|Image from www.lumaxart.com|
The 2010 INFORMS Data Mining Contest is underway. This time the goal is to predict 5-minute stock prices. That’s right – forecasting stock prices! In my view, the meta-contest is going to be the most interesting part. By meta-contest I mean looking beyond the winning result (what method, what prediction accuracy) and examining the distribution of prediction accuracies across all the contestants, how the winner is chosen, and most importantly, how the winning result will be interpreted in terms of concluding about the predictability level of stocks.
Why is a stock prediction competition interesting? Because according to the Efficient Market Hypothesis (EMH), stocks and other traded assets are random walks (no autocorrelation between consecutive price jumps). In other words, they are unpredictable. Even if there is a low level of autocorrelation, then the bid-offer spread and transaction costs make stock predictions worthless. I’ve been fascinated with how quickly and drastically the Wikipedia page on the Efficient Market Hypothesis has changed in the last years (see the page history). The proponents of the EMH seem to be competing with its opponents in revising the page. As of today, the opponents are ahead in terms of editing the page — perhaps the recent crisis is giving them an advantage.

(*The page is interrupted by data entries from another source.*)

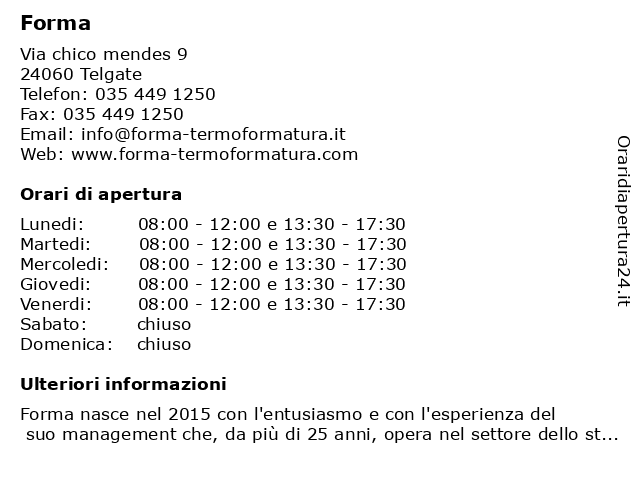 Forma

Via chico mendes 9
24060 Telgate
Telefon: 035 449 1250
Fax: 035 449 1250
Email: info@forma-termoformatura.it
Web: www.forma-termoformatura.com

Orari di apertura

| | |
|---|---|
| Lunedi: | 08:00 - 12:00 e 13:30 - 17:30 |
| Martedi: | 08:00 - 12:00 e 13:30 - 17:30 |
| Mercoledi: | 08:00 - 12:00 e 13:30 - 17:30 |
| Giovedi: | 08:00 - 12:00 e 13:30 - 17:30 |
| Venerdi: | 08:00 - 12:00 e 13:30 - 17:30 |
| Sabato: | chiuso |
| Domenica: | chiuso |

Ulteriori informazioni

Forma nasce nel 2015 con l'entusiasmo e con l'esperienza del suo management che, da più di 25 anni, opera nel settore dello st...

Oraridiapertura24.it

The contest’s evaluation page explains that the goal is to forecast whether the stock price will increase or decrease in the next time period. Then, entries will be evaluated in terms of the average AUC (area under the ROC curve). Defining the problem as a binary prediction problem and using the AUC to evaluate the results adds an additional challenge: the average AUC has various flaws in terms of measuring predictive accuracy. In a recent article in the journal Machine Learning, the well-known statistician Prof David Hand shows that in addition to other deficiencies “…the AUC uses different misclassification cost distributions for different classifiers.”
In any case, among the many participants in the competition there is going to be a winner. And that winner will have the highest prediction accuracy for that stock, at least in the sense of average AUC. No uncertainty about that. But will that mean that the winning method is the magic bullet for traders? Most likely not. Or, at least, I would not be convinced until I saw the method consistently outperform a random walk across a large number of stocks and different time periods. For one, I would want to see the distribution of results of the entire set of participants and compare it to a naive classifier to evaluate how “lucky” the winner was.
The competition page reads: The results of this contest could have a big impact on the finance industry. I find that quite scary, given the limited scope of the data, the evaluation metric, and the focus on the top results rather than the entire distribution.